A note about the performance of Printf and Format.

Alain Frisch

The goal is to display the following to stdout:

(0,0) (1,1) (2,2) … (1000000,1000000).

How would you implement that in OCaml? For such a simple task, we probably expect the program to be IO bound, right? Ok, let’s try with the idiomatic way, which is to use format strings as provided by the Printf module from OCaml standard library:

let printf () =
  for i = 1 to n do
    Printf.printf "(%d,%d)\n" i i
  done

Or maybe the same with the Format module:

let formatf () =
  for i = 1 to n do
    Format.printf "(%d,%d)@." i i
  done

On my machine, compiling with ocamlopt and running these functions (redirecting stdout to a local file) take respectively 0.94s and 3.33s. So the first lesson is:

If performance matters, don’t use Format if Printf is enough.

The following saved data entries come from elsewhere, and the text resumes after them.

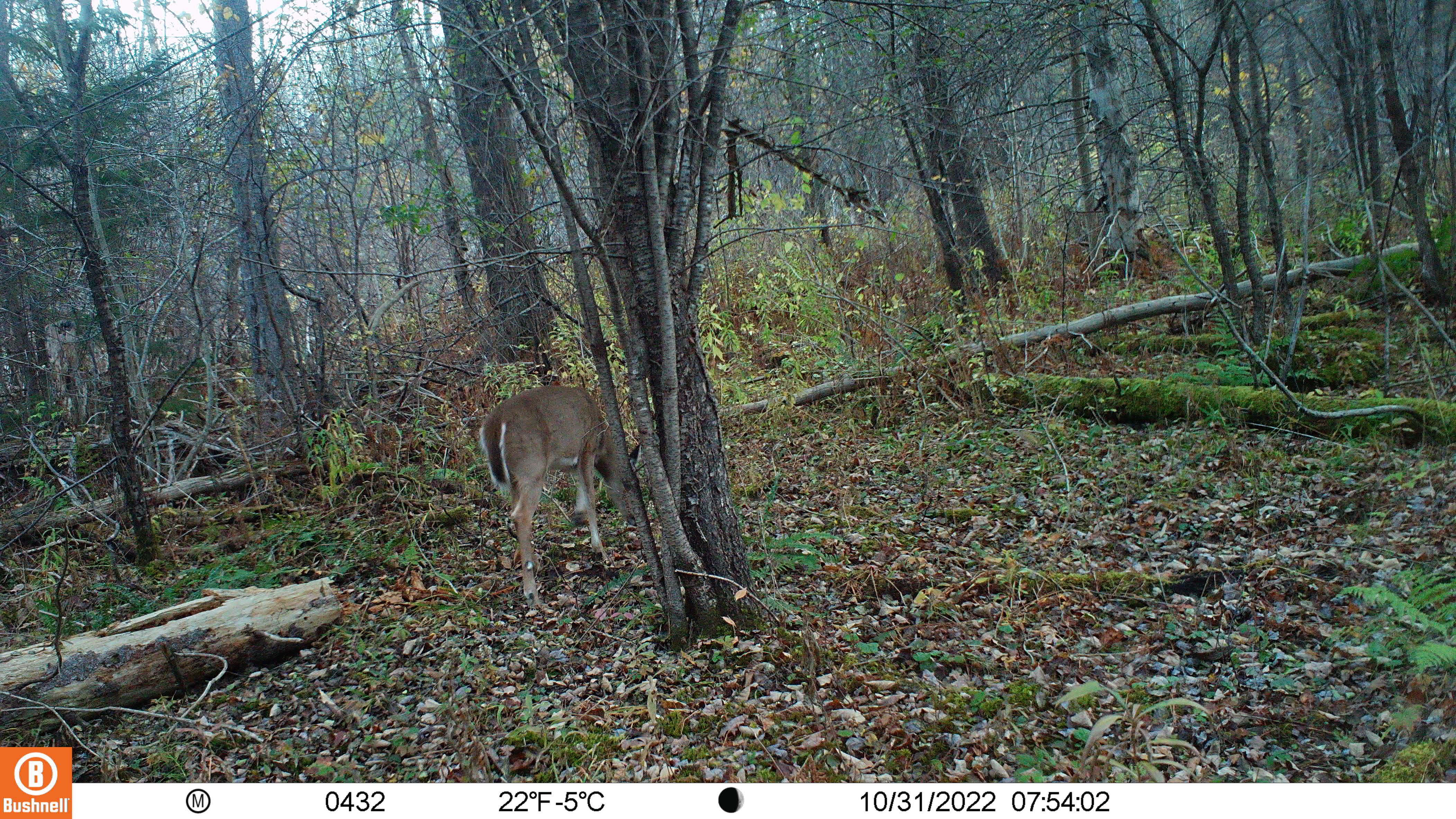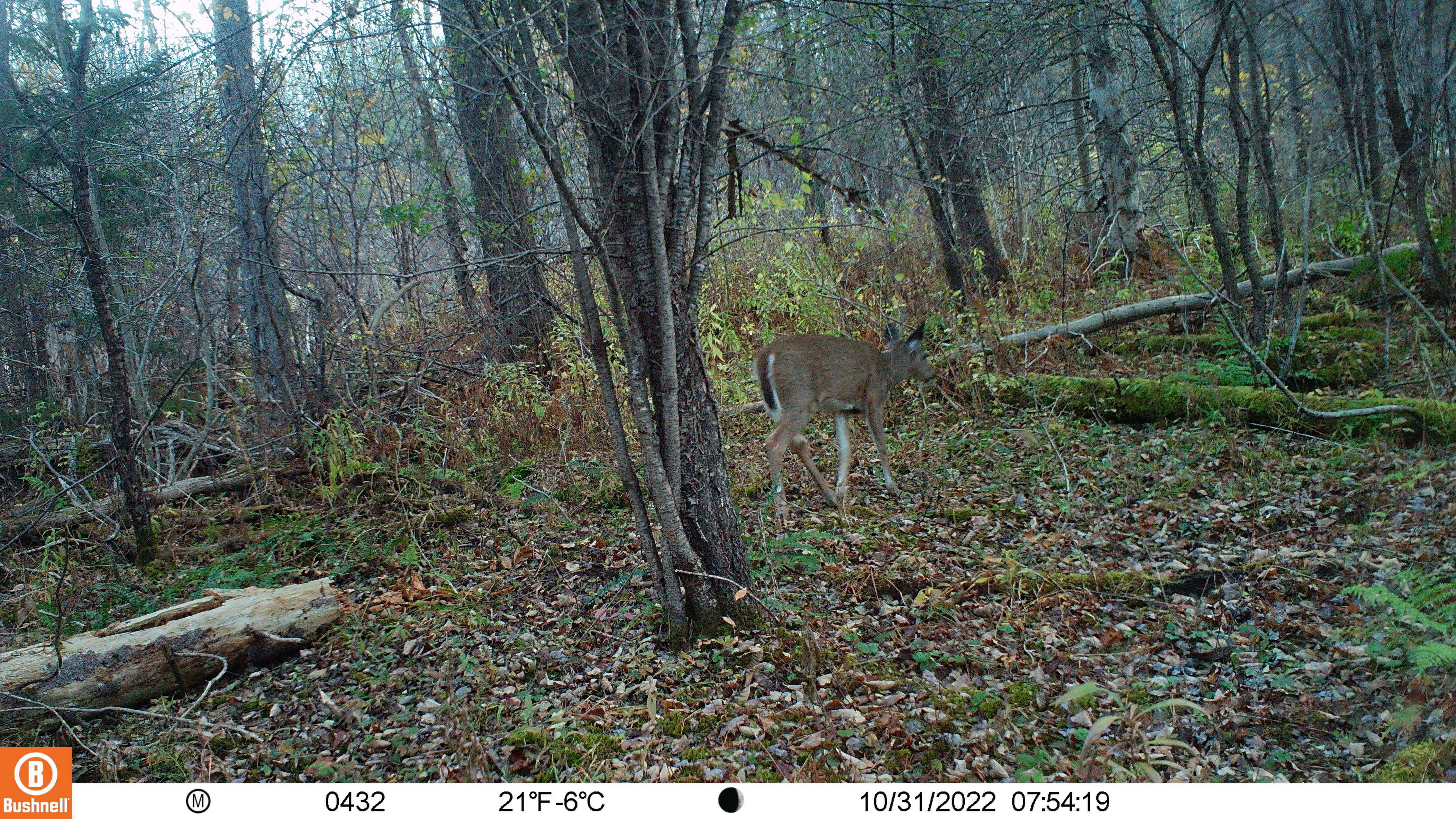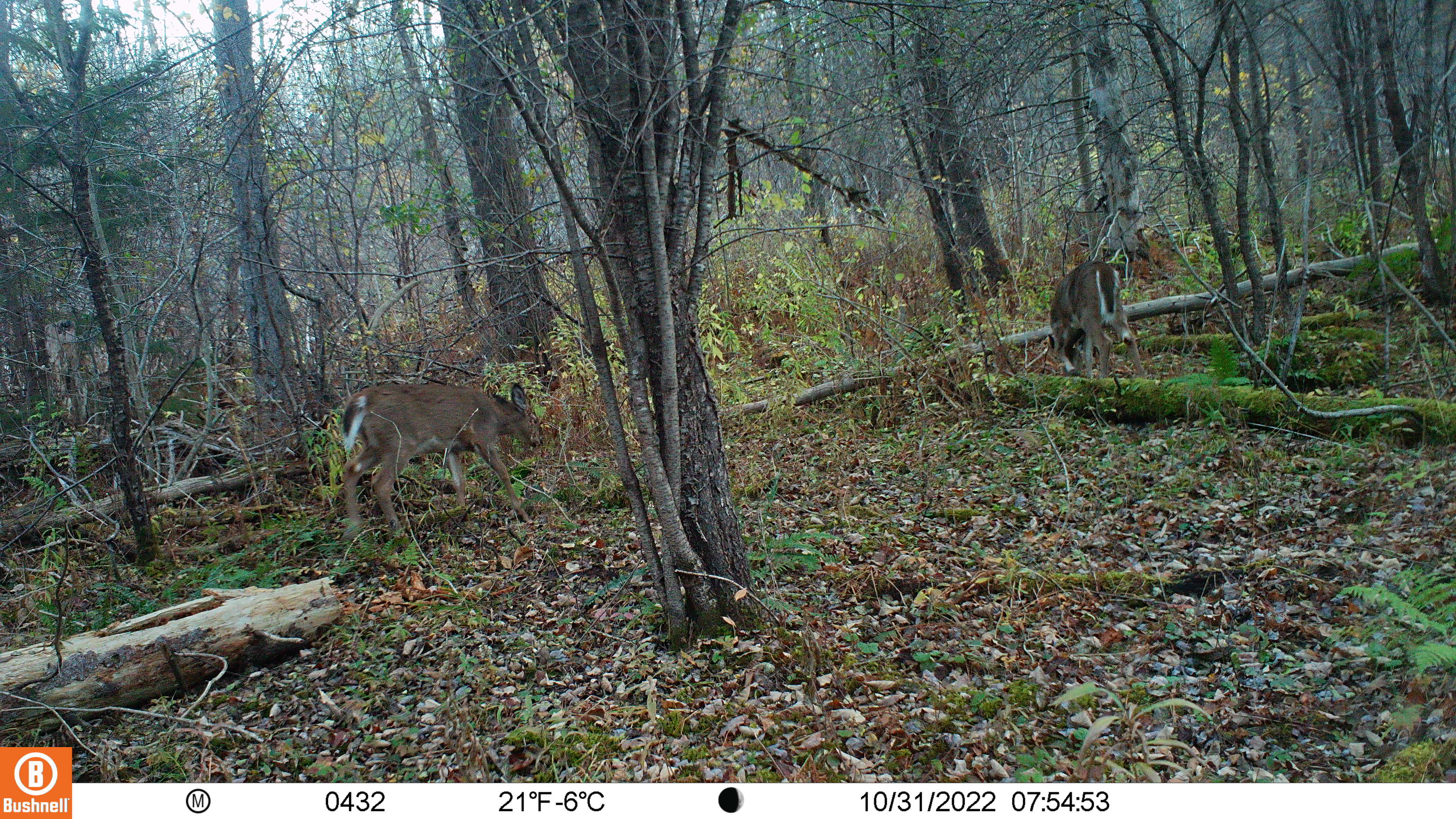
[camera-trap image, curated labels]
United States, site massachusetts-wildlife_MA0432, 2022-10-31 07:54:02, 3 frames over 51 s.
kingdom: Animalia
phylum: Chordata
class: Mammalia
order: Artiodactyla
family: Cervidae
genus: Odocoileus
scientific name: Odocoileus virginianus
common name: white-tailed deer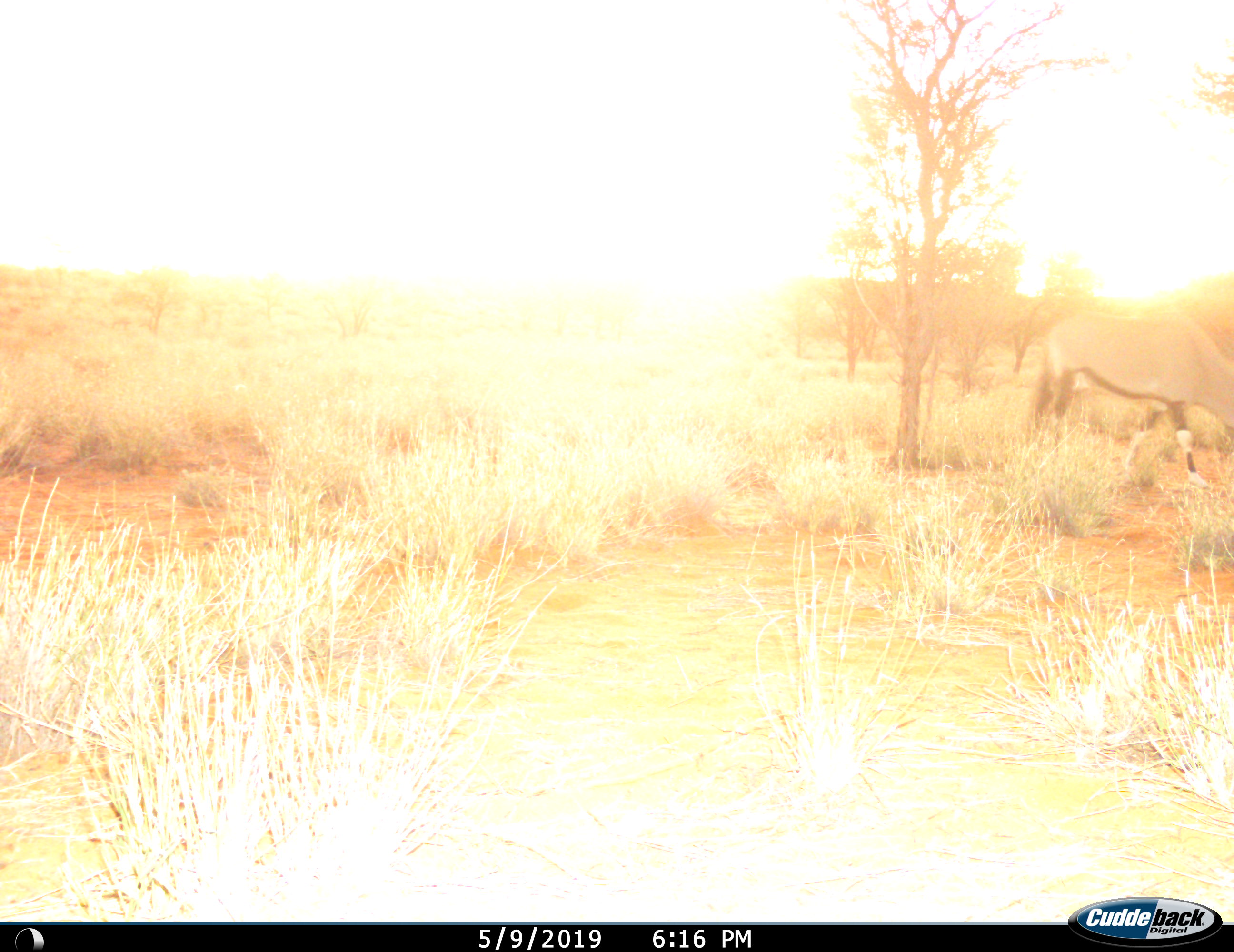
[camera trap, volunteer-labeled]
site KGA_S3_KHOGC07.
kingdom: Animalia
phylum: Chordata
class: Mammalia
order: Artiodactyla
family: Bovidae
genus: Oryx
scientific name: Oryx gazella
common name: gemsbok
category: oryx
Oryx (gemsbok) (Oryx gazella), count 1. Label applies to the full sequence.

Ok, can we beat the Printf version? This version parses and interprets the format string at runtime, and then maps to low-level output functions. So let’s try to use directly those functions:

let direct () =
  let oc = stdout in
  for i = 1 to n do
    output_char oc '(';
    output_string oc (string_of_int i);
    output_char oc ',';
    output_string oc (string_of_int i);
    output_char oc ')';
    output_char oc '\n';
  done

This version takes 0.51s (0.94s for printf).

If performance matters, use direct output functions instead of Printf.

Sometimes, you are stuck with the Format module, because you must call existing printers of type Format.formatter -> foo -> unit, or you indeed make use of formatting boxes. Still, nothing forces you to rely on format strings to use Format. Here a more direct version:

let format () =
  let open Format in
  for i = 1 to n do
    print_char '(';
    print_int i;
    print_char ',';
    print_int i;
    print_char ')';
    print_flush ()
  done

This one takes 2.58s in native code (3.33s for formatf).

If performance matters and you are stuck with using Format, avoid the use of format strings.

Note that the direct version could still be optimised a little bit if we had a direct output_int which did not allocate its result as a string. Also note that in bytecode, the relative slowdowns are even more impressive.

Here is a table which summarises those results (also showing the number of bytes allocated, as returned by Gc.allocated_bytes):

[              direct]:     0.51 sec,             32000128 bytes
[              printf]:     0.94 sec,           1704075840 bytes
[              format]:     2.58 sec,            728008488 bytes
[             formatf]:     3.33 sec,           2664063504 bytes

How often does the performance of printing textual data matters? Well actually, quite rarely, but sometimes it does, and the numbers above suggest that it might pay to rewrite the most intensively used pieces of the pretty-printing code. For instance, we’ve observed a total speedup of about 15% for compiling our entire code tree by optimising the -annot printer of ocamlc (by avoiding some use of Format and format strings). I suspect that people doing textual logs could also be interested in those performance remarks.